Record excerpts:
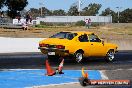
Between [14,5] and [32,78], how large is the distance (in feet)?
160

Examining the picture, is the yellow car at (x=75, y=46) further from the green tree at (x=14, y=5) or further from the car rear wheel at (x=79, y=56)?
the green tree at (x=14, y=5)

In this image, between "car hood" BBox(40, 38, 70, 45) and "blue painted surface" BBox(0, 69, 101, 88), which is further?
"car hood" BBox(40, 38, 70, 45)

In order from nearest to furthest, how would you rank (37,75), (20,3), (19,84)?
(19,84) → (37,75) → (20,3)

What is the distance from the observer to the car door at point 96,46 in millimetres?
24094

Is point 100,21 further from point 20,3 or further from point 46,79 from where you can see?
point 46,79

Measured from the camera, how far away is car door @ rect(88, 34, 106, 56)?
79.0 ft

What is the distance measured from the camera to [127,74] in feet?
58.5

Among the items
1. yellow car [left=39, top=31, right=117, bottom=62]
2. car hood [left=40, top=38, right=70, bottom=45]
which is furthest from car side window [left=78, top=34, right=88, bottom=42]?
car hood [left=40, top=38, right=70, bottom=45]

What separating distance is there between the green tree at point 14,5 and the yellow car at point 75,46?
39538mm

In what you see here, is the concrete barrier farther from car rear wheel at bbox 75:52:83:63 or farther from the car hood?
car rear wheel at bbox 75:52:83:63

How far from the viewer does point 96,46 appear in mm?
24328

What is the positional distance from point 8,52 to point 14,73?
538 inches

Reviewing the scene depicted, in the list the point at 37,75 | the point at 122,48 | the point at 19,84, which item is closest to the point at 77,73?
the point at 37,75

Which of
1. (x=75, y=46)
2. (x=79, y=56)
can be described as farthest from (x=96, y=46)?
(x=75, y=46)
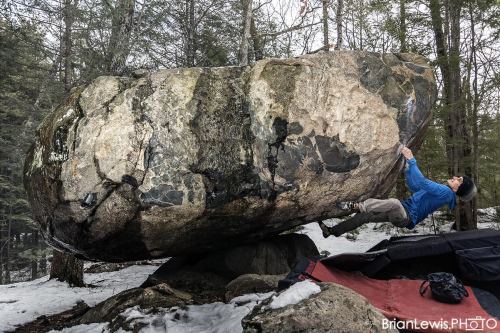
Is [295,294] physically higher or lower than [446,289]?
higher

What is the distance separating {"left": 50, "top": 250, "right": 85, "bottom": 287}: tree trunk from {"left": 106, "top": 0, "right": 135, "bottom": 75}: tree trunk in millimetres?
4396

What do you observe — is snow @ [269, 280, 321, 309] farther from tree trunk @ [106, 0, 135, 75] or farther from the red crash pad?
tree trunk @ [106, 0, 135, 75]

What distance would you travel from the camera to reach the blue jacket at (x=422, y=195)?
5.98 meters

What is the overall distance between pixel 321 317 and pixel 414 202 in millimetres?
3630

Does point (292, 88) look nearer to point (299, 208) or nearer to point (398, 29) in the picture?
point (299, 208)

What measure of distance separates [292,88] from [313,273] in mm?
2976

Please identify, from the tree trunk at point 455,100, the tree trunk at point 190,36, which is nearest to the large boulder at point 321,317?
the tree trunk at point 455,100

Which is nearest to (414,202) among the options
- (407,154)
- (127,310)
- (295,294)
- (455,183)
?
(455,183)

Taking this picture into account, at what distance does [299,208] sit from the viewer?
6273 mm

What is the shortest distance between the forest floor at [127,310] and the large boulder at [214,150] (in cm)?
124

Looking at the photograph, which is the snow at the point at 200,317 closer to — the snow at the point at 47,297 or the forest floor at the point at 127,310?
the forest floor at the point at 127,310

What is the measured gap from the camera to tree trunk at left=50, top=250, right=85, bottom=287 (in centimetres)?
826

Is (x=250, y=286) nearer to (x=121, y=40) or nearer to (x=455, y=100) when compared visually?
(x=121, y=40)

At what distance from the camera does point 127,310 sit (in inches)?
200
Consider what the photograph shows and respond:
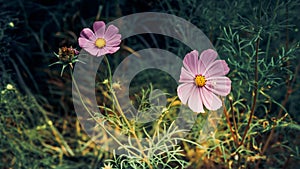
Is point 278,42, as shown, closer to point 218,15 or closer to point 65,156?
point 218,15

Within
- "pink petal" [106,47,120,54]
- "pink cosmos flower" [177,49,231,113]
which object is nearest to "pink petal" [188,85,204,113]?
"pink cosmos flower" [177,49,231,113]

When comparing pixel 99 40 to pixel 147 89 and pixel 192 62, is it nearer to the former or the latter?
pixel 192 62

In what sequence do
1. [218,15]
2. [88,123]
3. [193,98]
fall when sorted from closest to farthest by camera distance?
[193,98]
[218,15]
[88,123]

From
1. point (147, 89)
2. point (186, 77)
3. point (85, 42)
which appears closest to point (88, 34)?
point (85, 42)

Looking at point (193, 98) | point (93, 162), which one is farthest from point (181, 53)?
point (193, 98)

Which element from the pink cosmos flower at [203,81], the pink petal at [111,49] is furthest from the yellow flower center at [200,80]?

Problem description:
Leave every image out, and retype the material exactly.

Written solution:
Between [14,5] and [32,78], how large is the distance (in feet)?
160

Examining the picture, is the yellow car at (x=75, y=46) further from the green tree at (x=14, y=5) or further from the car rear wheel at (x=79, y=56)?
the green tree at (x=14, y=5)

In this image, between "car hood" BBox(40, 38, 70, 45) and "blue painted surface" BBox(0, 69, 101, 88), which is further?
"car hood" BBox(40, 38, 70, 45)

In order from nearest to furthest, how would you rank (37,75), (20,3), (19,84)?
(19,84) → (37,75) → (20,3)

What is the distance from the observer to the car door at point 96,46 in millimetres?
24094

Is point 100,21 further from point 20,3 or further from point 46,79 from where you can see?
point 46,79

Measured from the camera, how far away is car door @ rect(88, 34, 106, 56)?
79.0 ft

What is the distance measured from the camera to [127,74] in feet?
58.5

Among the items
1. yellow car [left=39, top=31, right=117, bottom=62]
2. car hood [left=40, top=38, right=70, bottom=45]
which is furthest from car side window [left=78, top=34, right=88, bottom=42]?
car hood [left=40, top=38, right=70, bottom=45]

What separating distance is there between the green tree at point 14,5 and the yellow car at point 75,46?
39538mm

In what you see here, is the concrete barrier farther from car rear wheel at bbox 75:52:83:63 or farther from the car hood?
car rear wheel at bbox 75:52:83:63

How far from the viewer does point 96,46 appear in mm?
24328

What is the positional distance from point 8,52 to point 14,73?
538 inches

Reviewing the scene depicted, in the list the point at 37,75 | the point at 122,48 | the point at 19,84, which item is closest to the point at 77,73?
the point at 37,75

Which of
1. (x=75, y=46)
2. (x=79, y=56)
can be described as farthest from (x=96, y=46)?
(x=75, y=46)
Is [295,294] physically higher or lower than [446,289]?
higher

What is the distance separating {"left": 50, "top": 250, "right": 85, "bottom": 287}: tree trunk from {"left": 106, "top": 0, "right": 135, "bottom": 75}: tree trunk in millimetres?
4396

What do you observe — is snow @ [269, 280, 321, 309] farther from tree trunk @ [106, 0, 135, 75] or farther from the red crash pad?
tree trunk @ [106, 0, 135, 75]

What distance would you travel from the camera to reach the blue jacket at (x=422, y=195)?
5.98 meters

What is the overall distance between pixel 321 317 and pixel 414 202 in millimetres?
3630

Does point (292, 88) look nearer to point (299, 208) or nearer to point (398, 29) in the picture?
point (299, 208)

What measure of distance separates [292,88] from [313,273] in mm?
2976

Please identify, from the tree trunk at point 455,100, the tree trunk at point 190,36, which is nearest to the large boulder at point 321,317?
the tree trunk at point 455,100

Which is nearest to (414,202) among the options
- (407,154)
- (127,310)
- (295,294)
- (455,183)
?
(455,183)

Taking this picture into account, at what distance does [299,208] sit from the viewer?
6273 mm

What is the shortest distance between the forest floor at [127,310] and the large boulder at [214,150] (in cm)?
124

Looking at the photograph, which is the snow at the point at 200,317 closer to — the snow at the point at 47,297 or the forest floor at the point at 127,310?
the forest floor at the point at 127,310

What is the measured gap from the camera to tree trunk at left=50, top=250, right=85, bottom=287 (in centimetres)?
826

Is (x=250, y=286) nearer to (x=121, y=40) or nearer to (x=455, y=100) when compared visually?
(x=121, y=40)

At what distance from the camera does point 127,310 sit (in inches)?
200
Consider what the photograph shows and respond:
Is point 278,42, as shown, closer to point 218,15 or closer to point 65,156?
point 218,15

Within
- "pink petal" [106,47,120,54]
- "pink cosmos flower" [177,49,231,113]
which object is nearest to "pink petal" [188,85,204,113]?
"pink cosmos flower" [177,49,231,113]

When comparing pixel 99 40 to pixel 147 89 and pixel 192 62, is it nearer to the former or the latter?
pixel 192 62

In what sequence do
1. [218,15]
2. [88,123]
3. [193,98]
fall when sorted from closest to farthest by camera distance?
[193,98]
[218,15]
[88,123]

From
1. point (147, 89)
2. point (186, 77)
3. point (85, 42)
which appears closest to point (88, 34)?
point (85, 42)

Looking at point (193, 98) | point (93, 162), which one is farthest from point (181, 53)?
point (193, 98)

Which element from the pink cosmos flower at [203,81], the pink petal at [111,49] is furthest from the yellow flower center at [200,80]?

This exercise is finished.